There are still GP delays due to FQS, even with this change, so it could not
chew up the entire CPU I believe. The GP cycle should still insert delays
into the GP kthread. I did not notice in my testing that synchronize_rcu()
latency dropping to sub millisecond, it was still limited by the timer wheel
delays and the FQS delays.

> For a non-hypothetical case, could you please see if one of the
> battery-powered embedded guys would be willing to test this?

My suspicion is the battery-powered folks are already running RCU_LAZY to
reduce RCU activity, so they wouldn't be effected. call_rcu() during idleness
will be going to the bypass.

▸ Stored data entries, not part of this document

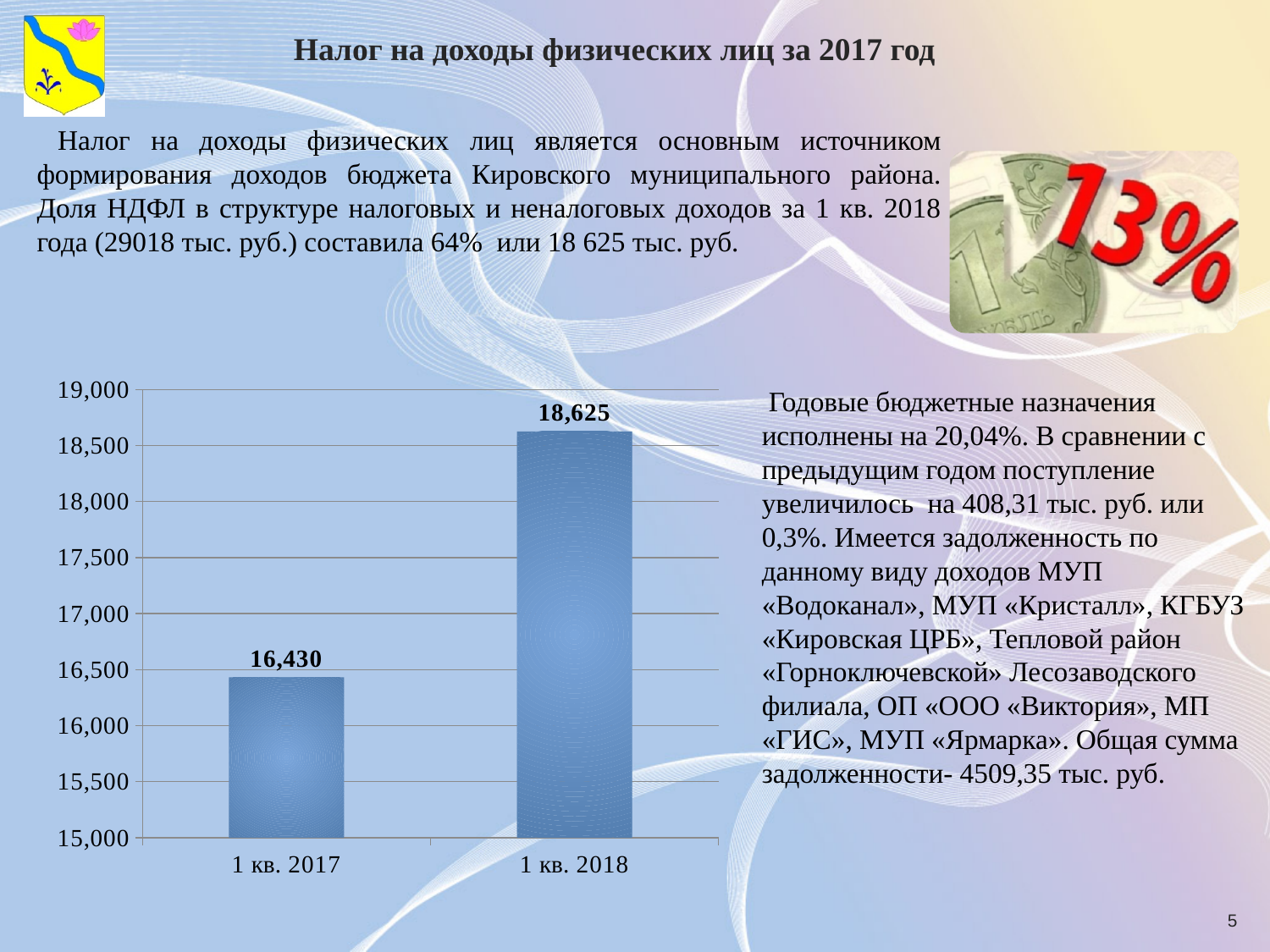
What is the lowest value shown on the chart's vertical axis? 15,000 Do the values rise or fall from 1 кв. 2017 to 1 кв. 2018? rise Is the value for 1 кв. 2017 greater or less than 17,000? less What is the difference between the values for 1 кв. 2018 and 1 кв. 2017? 2,195 What is the value for 1 кв. 2017? 16,430 Which category has the lowest value? 1 кв. 2017 What kind of chart is shown on the slide? bar chart How many categories are shown on the chart? 2 Is the value for 1 кв. 2018 greater or less than 18,000? greater What is the value for 1 кв. 2018? 18,625 Which is larger, the value for 1 кв. 2017 or the value for 1 кв. 2018? 1 кв. 2018 Which category has the highest value? 1 кв. 2018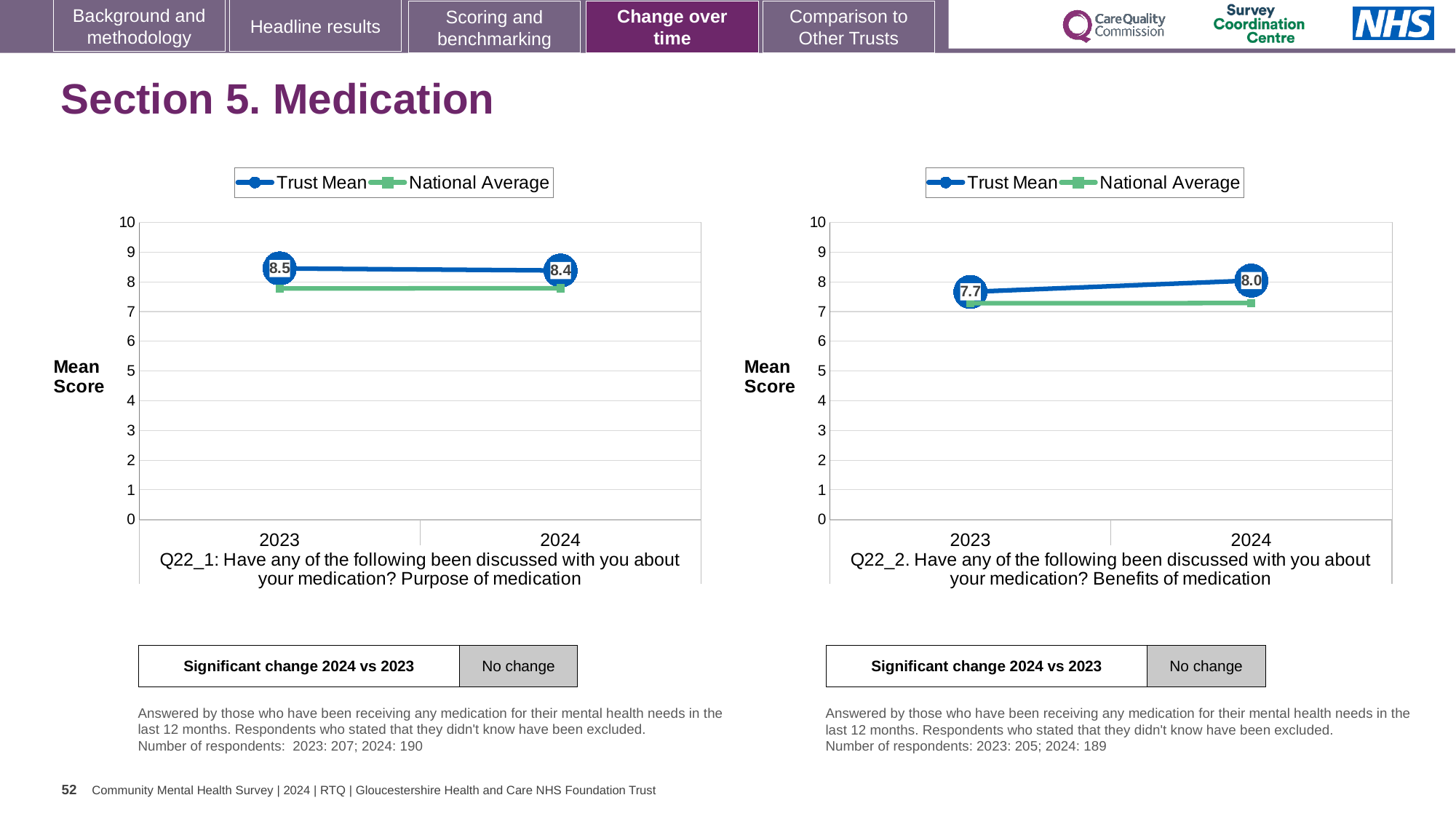
How many series does the legend of the left chart (Q22_1: Purpose of medication) list? 2 On the left chart (Q22_1: Purpose of medication), what is the Trust Mean score for 2024? 8.4 On the left chart (Q22_1: Purpose of medication), what is the difference between the Trust Mean in 2023 and 2024? 0.1 On the right chart (Q22_2: Benefits of medication), does the Trust Mean rise or fall from 2023 to 2024? rise On the left chart (Q22_1: Purpose of medication), what is the Trust Mean score for 2023? 8.5 On the right chart (Q22_2: Benefits of medication), what is the Trust Mean score for 2023? 7.7 What kind of chart is the right chart (Q22_2: Benefits of medication)? line chart On the right chart (Q22_2: Benefits of medication), is the National Average for 2023 greater or less than 8? less On the left chart (Q22_1: Purpose of medication), is the National Average for 2024 greater or less than 8? less On the right chart (Q22_2: Benefits of medication), what is the Trust Mean score for 2024? 8.0 On the right chart (Q22_2: Benefits of medication), by how much did the Trust Mean change from 2023 to 2024? 0.3 On the right chart (Q22_2: Benefits of medication), which is larger in 2024, the Trust Mean or the National Average? Trust Mean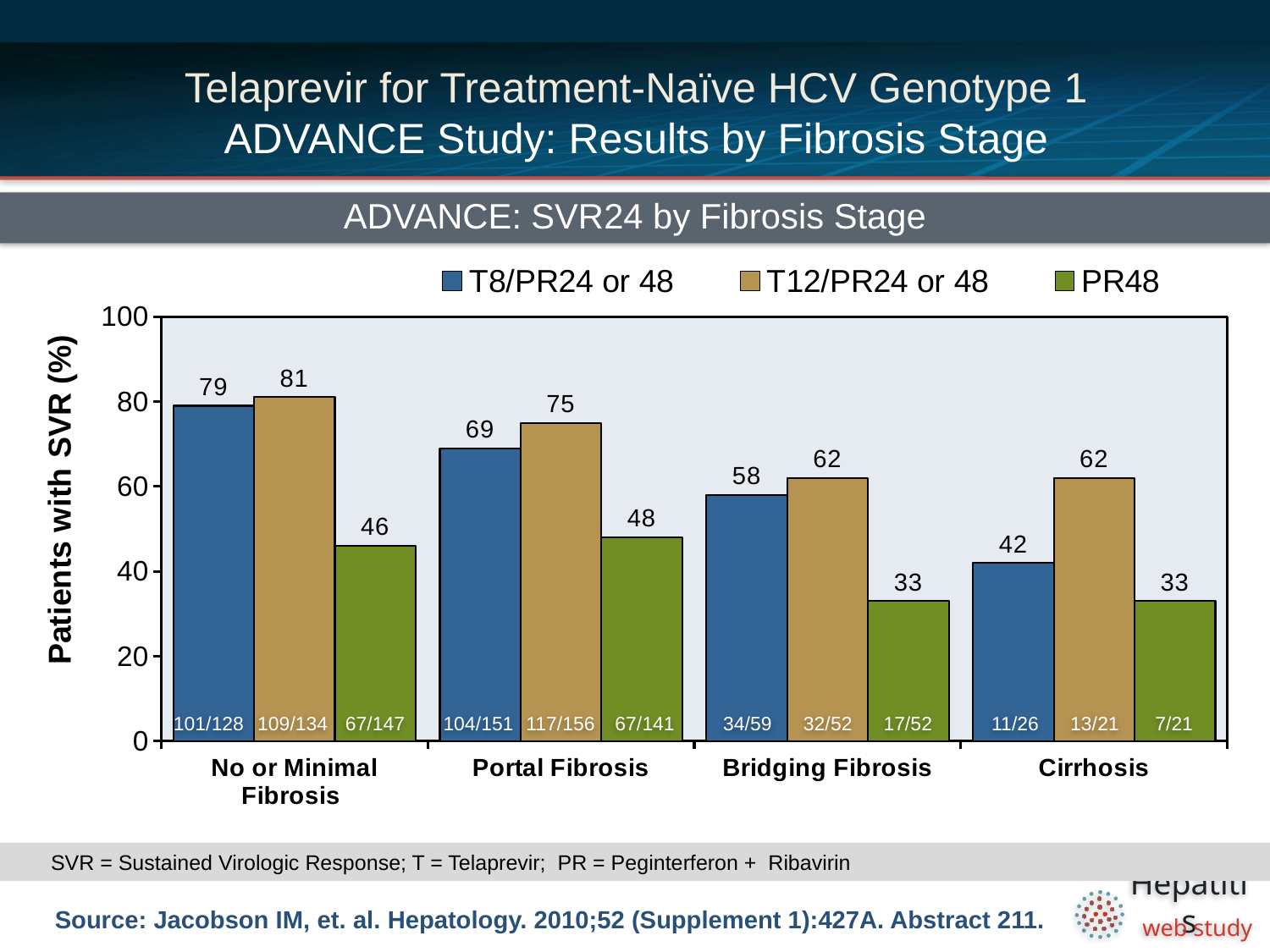
What kind of chart is shown on the slide? Bar chart What is the SVR rate for PR48 in the No or Minimal Fibrosis group? 46 Which fibrosis stage has the highest SVR rate for T8/PR24 or 48? No or Minimal Fibrosis Which is larger in the Cirrhosis group: the SVR rate for T8/PR24 or 48 or for PR48? T8/PR24 or 48 How many series does the legend list? 3 What is the difference between the T12/PR24 or 48 and PR48 SVR rates in the Bridging Fibrosis group? 29 How many fibrosis stage categories are shown on the x axis? 4 What is the SVR rate for T12/PR24 or 48 in the Portal Fibrosis group? 75 Which fibrosis stage has the lowest SVR rate for T12/PR24 or 48? Bridging Fibrosis and Cirrhosis (both 62) What is the SVR rate for T8/PR24 or 48 in the Cirrhosis group? 42 How does the SVR rate for T8/PR24 or 48 change across the fibrosis stages from left to right? It falls What fraction is printed inside the PR48 bar for the Cirrhosis group? 7/21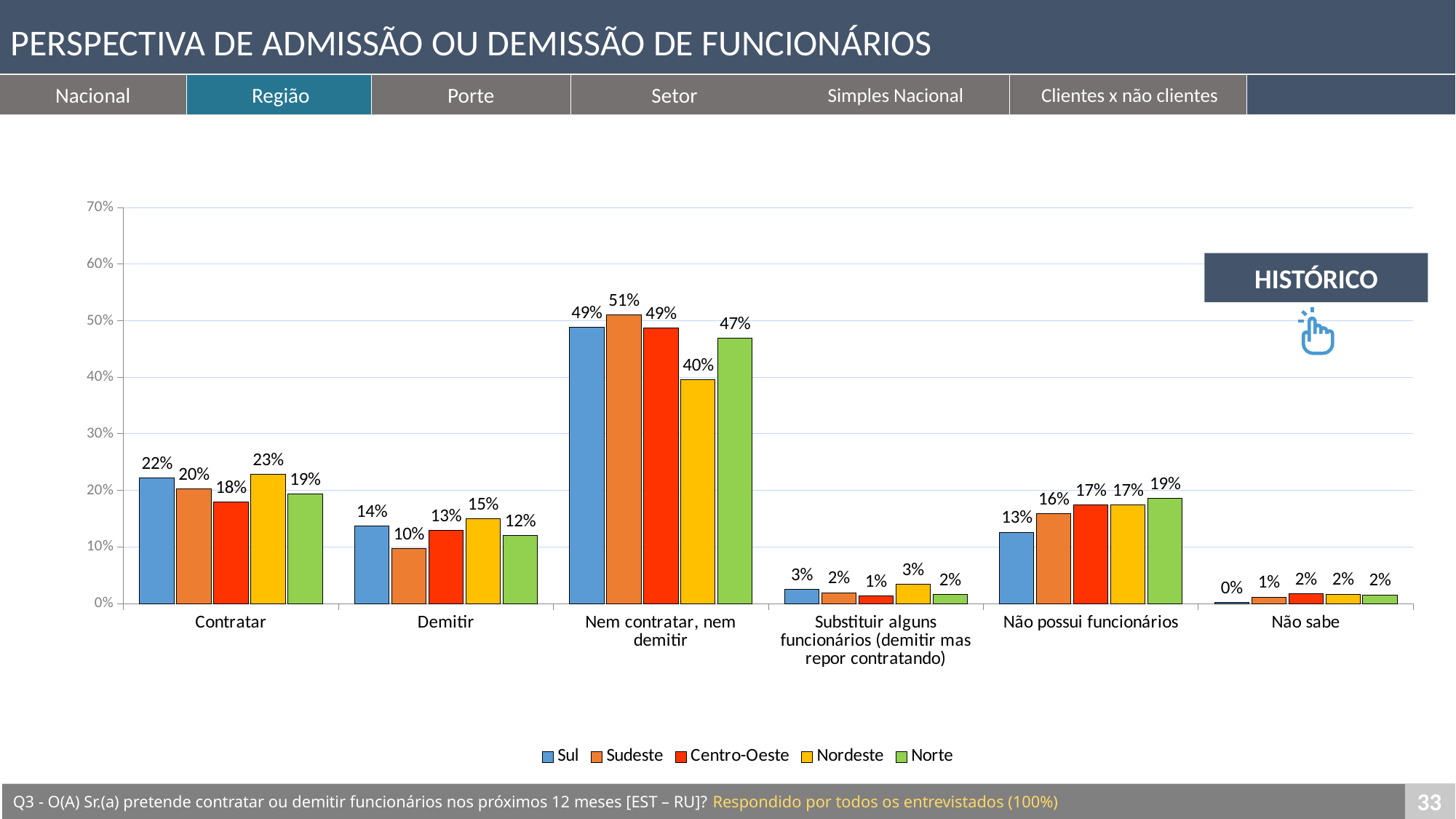
Which region is represented by the red bars in the legend? Centro-Oeste What is the value for Nordeste in the 'Contratar' category? 23% Is the value for Norte in the 'Nem contratar, nem demitir' category greater or less than 40%? greater What is the value for Norte in the 'Não possui funcionários' category? 19% What kind of chart is shown on the slide? Bar chart What is the value for Sudeste in the 'Nem contratar, nem demitir' category? 51% How many series does the legend list? 5 What is the difference between the Sudeste and Nordeste values in the 'Nem contratar, nem demitir' category? 11 percentage points How many categories are shown on the x axis? 6 Which region has the highest value in the 'Demitir' category? Nordeste Which region has the lowest value in the 'Nem contratar, nem demitir' category? Nordeste In the 'Demitir' category, which is larger: the value for Sul or the value for Sudeste? Sul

Last I checked, Android and ChromeOS were both
enabling RCU_LAZY everywhere (back when I was at Google).

Uladzislau works on embedded (or at least till recently) and had recently
checked this area for improvements so I think he can help quantify too
perhaps. He is on CC. I personally don't directly work on embedded at the
moment, just big compute hungry machines. ;-) Uladzislau, would you have some
time to test on your Android devices?